Set problem » Copy out every line of the listing below without any change.

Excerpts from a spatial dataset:

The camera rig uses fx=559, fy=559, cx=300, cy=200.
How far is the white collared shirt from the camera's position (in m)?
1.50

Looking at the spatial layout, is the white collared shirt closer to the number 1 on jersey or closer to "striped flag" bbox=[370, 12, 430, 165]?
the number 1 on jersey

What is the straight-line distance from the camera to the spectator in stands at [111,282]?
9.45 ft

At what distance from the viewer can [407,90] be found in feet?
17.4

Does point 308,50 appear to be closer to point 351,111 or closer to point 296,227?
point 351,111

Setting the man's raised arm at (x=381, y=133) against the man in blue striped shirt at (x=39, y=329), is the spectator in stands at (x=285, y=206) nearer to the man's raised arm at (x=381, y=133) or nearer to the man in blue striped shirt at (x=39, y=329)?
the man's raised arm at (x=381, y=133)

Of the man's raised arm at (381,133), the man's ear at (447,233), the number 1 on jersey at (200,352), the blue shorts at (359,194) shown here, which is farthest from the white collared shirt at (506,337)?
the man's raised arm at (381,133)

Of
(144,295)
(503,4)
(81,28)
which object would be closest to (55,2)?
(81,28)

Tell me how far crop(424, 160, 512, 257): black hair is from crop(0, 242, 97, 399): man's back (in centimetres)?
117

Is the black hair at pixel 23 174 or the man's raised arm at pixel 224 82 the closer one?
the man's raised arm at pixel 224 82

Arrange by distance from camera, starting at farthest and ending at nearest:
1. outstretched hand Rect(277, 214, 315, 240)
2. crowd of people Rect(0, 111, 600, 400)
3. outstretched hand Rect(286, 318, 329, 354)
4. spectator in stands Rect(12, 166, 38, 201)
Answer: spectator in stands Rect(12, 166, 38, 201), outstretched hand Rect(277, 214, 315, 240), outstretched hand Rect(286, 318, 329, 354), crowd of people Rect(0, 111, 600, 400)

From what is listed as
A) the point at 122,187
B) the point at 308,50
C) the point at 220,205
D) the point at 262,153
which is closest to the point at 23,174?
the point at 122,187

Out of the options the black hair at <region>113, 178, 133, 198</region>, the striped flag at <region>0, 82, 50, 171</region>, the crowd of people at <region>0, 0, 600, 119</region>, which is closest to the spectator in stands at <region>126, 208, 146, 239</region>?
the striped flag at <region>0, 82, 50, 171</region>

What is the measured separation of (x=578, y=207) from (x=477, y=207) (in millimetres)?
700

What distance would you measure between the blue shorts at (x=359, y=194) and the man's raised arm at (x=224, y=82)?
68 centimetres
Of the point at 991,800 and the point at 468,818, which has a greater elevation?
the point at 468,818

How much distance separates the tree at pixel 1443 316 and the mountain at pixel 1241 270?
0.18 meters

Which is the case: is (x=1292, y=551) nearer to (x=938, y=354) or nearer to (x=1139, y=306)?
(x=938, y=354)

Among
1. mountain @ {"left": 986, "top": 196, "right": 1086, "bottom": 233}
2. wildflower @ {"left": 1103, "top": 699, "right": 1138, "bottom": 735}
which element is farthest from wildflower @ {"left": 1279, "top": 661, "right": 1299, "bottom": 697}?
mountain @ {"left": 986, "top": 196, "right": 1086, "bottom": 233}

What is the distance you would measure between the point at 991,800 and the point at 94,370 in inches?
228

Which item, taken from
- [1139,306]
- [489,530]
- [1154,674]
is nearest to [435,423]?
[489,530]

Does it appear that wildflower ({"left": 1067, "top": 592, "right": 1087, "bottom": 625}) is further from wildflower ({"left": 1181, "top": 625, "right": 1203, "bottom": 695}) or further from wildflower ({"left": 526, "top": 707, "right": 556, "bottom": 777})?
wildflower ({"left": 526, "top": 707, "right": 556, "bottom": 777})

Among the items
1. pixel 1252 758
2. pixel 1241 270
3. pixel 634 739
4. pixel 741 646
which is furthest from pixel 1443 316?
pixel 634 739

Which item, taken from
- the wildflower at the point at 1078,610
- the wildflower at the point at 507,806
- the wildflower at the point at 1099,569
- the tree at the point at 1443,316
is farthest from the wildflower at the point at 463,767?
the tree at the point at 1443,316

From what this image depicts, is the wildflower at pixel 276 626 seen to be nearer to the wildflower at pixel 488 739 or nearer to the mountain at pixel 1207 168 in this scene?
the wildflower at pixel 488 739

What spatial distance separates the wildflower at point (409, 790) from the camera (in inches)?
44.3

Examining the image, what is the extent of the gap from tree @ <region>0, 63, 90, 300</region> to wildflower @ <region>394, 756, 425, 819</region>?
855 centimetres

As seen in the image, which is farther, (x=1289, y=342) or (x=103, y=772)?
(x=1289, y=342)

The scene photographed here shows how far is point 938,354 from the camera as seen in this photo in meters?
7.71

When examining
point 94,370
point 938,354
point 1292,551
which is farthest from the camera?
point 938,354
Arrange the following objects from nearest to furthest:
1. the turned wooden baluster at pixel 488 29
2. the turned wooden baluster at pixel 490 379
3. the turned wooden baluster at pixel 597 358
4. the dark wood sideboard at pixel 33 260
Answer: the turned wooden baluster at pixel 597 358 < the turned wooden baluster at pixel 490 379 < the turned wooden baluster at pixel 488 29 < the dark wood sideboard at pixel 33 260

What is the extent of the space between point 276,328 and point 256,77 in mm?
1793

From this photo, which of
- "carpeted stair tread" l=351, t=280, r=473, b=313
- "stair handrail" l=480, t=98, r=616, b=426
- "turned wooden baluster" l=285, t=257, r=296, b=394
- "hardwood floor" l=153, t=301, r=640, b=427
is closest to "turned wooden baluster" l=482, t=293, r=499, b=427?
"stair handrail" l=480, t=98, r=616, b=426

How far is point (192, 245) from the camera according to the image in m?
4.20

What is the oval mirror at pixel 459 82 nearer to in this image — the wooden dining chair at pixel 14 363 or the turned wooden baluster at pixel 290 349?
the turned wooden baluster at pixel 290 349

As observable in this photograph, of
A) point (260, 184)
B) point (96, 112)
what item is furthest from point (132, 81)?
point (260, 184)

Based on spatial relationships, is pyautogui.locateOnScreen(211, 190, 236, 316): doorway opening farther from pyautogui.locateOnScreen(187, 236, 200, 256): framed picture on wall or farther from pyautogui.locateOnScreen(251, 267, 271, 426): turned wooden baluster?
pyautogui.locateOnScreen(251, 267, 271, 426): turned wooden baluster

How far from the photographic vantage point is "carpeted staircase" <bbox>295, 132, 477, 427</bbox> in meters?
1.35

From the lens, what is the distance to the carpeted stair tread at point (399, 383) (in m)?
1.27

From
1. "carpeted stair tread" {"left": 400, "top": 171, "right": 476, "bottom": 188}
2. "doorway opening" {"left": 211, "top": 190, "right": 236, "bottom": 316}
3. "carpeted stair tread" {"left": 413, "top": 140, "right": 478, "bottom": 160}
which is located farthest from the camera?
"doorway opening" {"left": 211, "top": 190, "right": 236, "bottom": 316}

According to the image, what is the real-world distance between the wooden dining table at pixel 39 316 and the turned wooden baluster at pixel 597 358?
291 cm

Solution to this task »
The camera rig uses fx=559, fy=559, cx=300, cy=200.
How far is the white collared shirt from the camera's position (in m)?
1.50

Looking at the spatial layout, is the white collared shirt closer to the number 1 on jersey or closer to "striped flag" bbox=[370, 12, 430, 165]?
the number 1 on jersey

What is the straight-line distance from the camera to the spectator in stands at [111,282]?
9.45 ft

At what distance from the viewer can [407,90] be found in feet?
17.4

Does point 308,50 appear to be closer to point 351,111 or closer to point 296,227?
point 351,111

Setting the man's raised arm at (x=381, y=133) against the man in blue striped shirt at (x=39, y=329), is the spectator in stands at (x=285, y=206) nearer to the man's raised arm at (x=381, y=133) or nearer to the man in blue striped shirt at (x=39, y=329)?
the man's raised arm at (x=381, y=133)

Of the man's raised arm at (381,133), the man's ear at (447,233), the number 1 on jersey at (200,352), the blue shorts at (359,194) shown here, which is farthest from the white collared shirt at (506,337)?
the man's raised arm at (381,133)

Of
(144,295)
(503,4)
(81,28)
which object would be closest to (55,2)?
(81,28)

Tell me how far crop(424, 160, 512, 257): black hair is from crop(0, 242, 97, 399): man's back (in centimetres)?
117

Is the black hair at pixel 23 174 or the man's raised arm at pixel 224 82 the closer one?
the man's raised arm at pixel 224 82

Arrange by distance from camera, starting at farthest and ending at nearest:
1. outstretched hand Rect(277, 214, 315, 240)
2. crowd of people Rect(0, 111, 600, 400)
3. outstretched hand Rect(286, 318, 329, 354)
4. spectator in stands Rect(12, 166, 38, 201)
Answer: spectator in stands Rect(12, 166, 38, 201), outstretched hand Rect(277, 214, 315, 240), outstretched hand Rect(286, 318, 329, 354), crowd of people Rect(0, 111, 600, 400)

From what is listed as
A) the point at 122,187
B) the point at 308,50
C) the point at 220,205
D) the point at 262,153
which is closest to the point at 23,174?
the point at 122,187

Out of the options the black hair at <region>113, 178, 133, 198</region>, the striped flag at <region>0, 82, 50, 171</region>, the crowd of people at <region>0, 0, 600, 119</region>, which is closest to the spectator in stands at <region>126, 208, 146, 239</region>?
the striped flag at <region>0, 82, 50, 171</region>

What is the measured separation of (x=578, y=207) from (x=477, y=207) (in millimetres)?
700

What distance would you measure between the blue shorts at (x=359, y=194) and the man's raised arm at (x=224, y=82)?
68 centimetres
Of the point at 991,800 and the point at 468,818, which has a greater elevation?
the point at 468,818

How much distance separates the tree at pixel 1443 316 and the mountain at pixel 1241 270?
0.18 meters

Which is the case: is (x=1292, y=551) nearer to (x=938, y=354) or nearer to (x=1139, y=306)?
(x=938, y=354)

Among
1. mountain @ {"left": 986, "top": 196, "right": 1086, "bottom": 233}
2. wildflower @ {"left": 1103, "top": 699, "right": 1138, "bottom": 735}
which element is farthest from wildflower @ {"left": 1279, "top": 661, "right": 1299, "bottom": 697}?
mountain @ {"left": 986, "top": 196, "right": 1086, "bottom": 233}

What is the distance you would measure between the point at 991,800 and the point at 94,370 in inches?
228

Which item, taken from
- [1139,306]
- [489,530]
- [1154,674]
is nearest to [435,423]?
[489,530]

Does it appear that wildflower ({"left": 1067, "top": 592, "right": 1087, "bottom": 625}) is further from wildflower ({"left": 1181, "top": 625, "right": 1203, "bottom": 695}) or further from wildflower ({"left": 526, "top": 707, "right": 556, "bottom": 777})?
wildflower ({"left": 526, "top": 707, "right": 556, "bottom": 777})

Among the items
1. pixel 1252 758
2. pixel 1241 270
3. pixel 634 739
4. pixel 741 646
which is furthest from pixel 1443 316?
pixel 634 739

Which item, taken from
- the wildflower at the point at 1078,610
- the wildflower at the point at 507,806
- the wildflower at the point at 1099,569
- the tree at the point at 1443,316
is farthest from the wildflower at the point at 463,767?
the tree at the point at 1443,316

From what this image depicts, is the wildflower at pixel 276 626 seen to be nearer to the wildflower at pixel 488 739 or nearer to the mountain at pixel 1207 168 in this scene?
the wildflower at pixel 488 739

What spatial distance separates the wildflower at point (409, 790) from the camera (in inches)?
44.3

Examining the image, what is the extent of the gap from tree @ <region>0, 63, 90, 300</region> to wildflower @ <region>394, 756, 425, 819</region>?
855 centimetres

As seen in the image, which is farther, (x=1289, y=342) or (x=103, y=772)?
(x=1289, y=342)

The scene photographed here shows how far is point 938,354 from the camera as seen in this photo in meters?
7.71

When examining
point 94,370
point 938,354
point 1292,551
which is farthest from the camera?
point 938,354
Arrange the following objects from nearest to furthest:
1. the turned wooden baluster at pixel 488 29
2. the turned wooden baluster at pixel 490 379
3. the turned wooden baluster at pixel 597 358
4. the dark wood sideboard at pixel 33 260
Answer: the turned wooden baluster at pixel 597 358 < the turned wooden baluster at pixel 490 379 < the turned wooden baluster at pixel 488 29 < the dark wood sideboard at pixel 33 260

What is the extent of the space between point 276,328 and point 256,77 in mm?
1793

From this photo, which of
- "carpeted stair tread" l=351, t=280, r=473, b=313
- "stair handrail" l=480, t=98, r=616, b=426
- "turned wooden baluster" l=285, t=257, r=296, b=394
- "hardwood floor" l=153, t=301, r=640, b=427
is closest to "turned wooden baluster" l=482, t=293, r=499, b=427?
"stair handrail" l=480, t=98, r=616, b=426

How far is point (192, 245) from the camera according to the image in m?
4.20

What is the oval mirror at pixel 459 82 nearer to in this image — the wooden dining chair at pixel 14 363 or the turned wooden baluster at pixel 290 349?
the turned wooden baluster at pixel 290 349

As observable in this photograph, of
A) point (260, 184)
B) point (96, 112)
what item is furthest from point (132, 81)?
point (260, 184)

Based on spatial relationships, is pyautogui.locateOnScreen(211, 190, 236, 316): doorway opening farther from pyautogui.locateOnScreen(187, 236, 200, 256): framed picture on wall or farther from pyautogui.locateOnScreen(251, 267, 271, 426): turned wooden baluster?
pyautogui.locateOnScreen(251, 267, 271, 426): turned wooden baluster

How far from the photographic vantage point is "carpeted staircase" <bbox>295, 132, 477, 427</bbox> in meters?
1.35

From the lens, what is the distance to the carpeted stair tread at point (399, 383) (in m)?
1.27

From
1. "carpeted stair tread" {"left": 400, "top": 171, "right": 476, "bottom": 188}
2. "doorway opening" {"left": 211, "top": 190, "right": 236, "bottom": 316}
3. "carpeted stair tread" {"left": 413, "top": 140, "right": 478, "bottom": 160}
which is located farthest from the camera?
"doorway opening" {"left": 211, "top": 190, "right": 236, "bottom": 316}

According to the image, what is the real-world distance between the wooden dining table at pixel 39 316 and the turned wooden baluster at pixel 597 358?
291 cm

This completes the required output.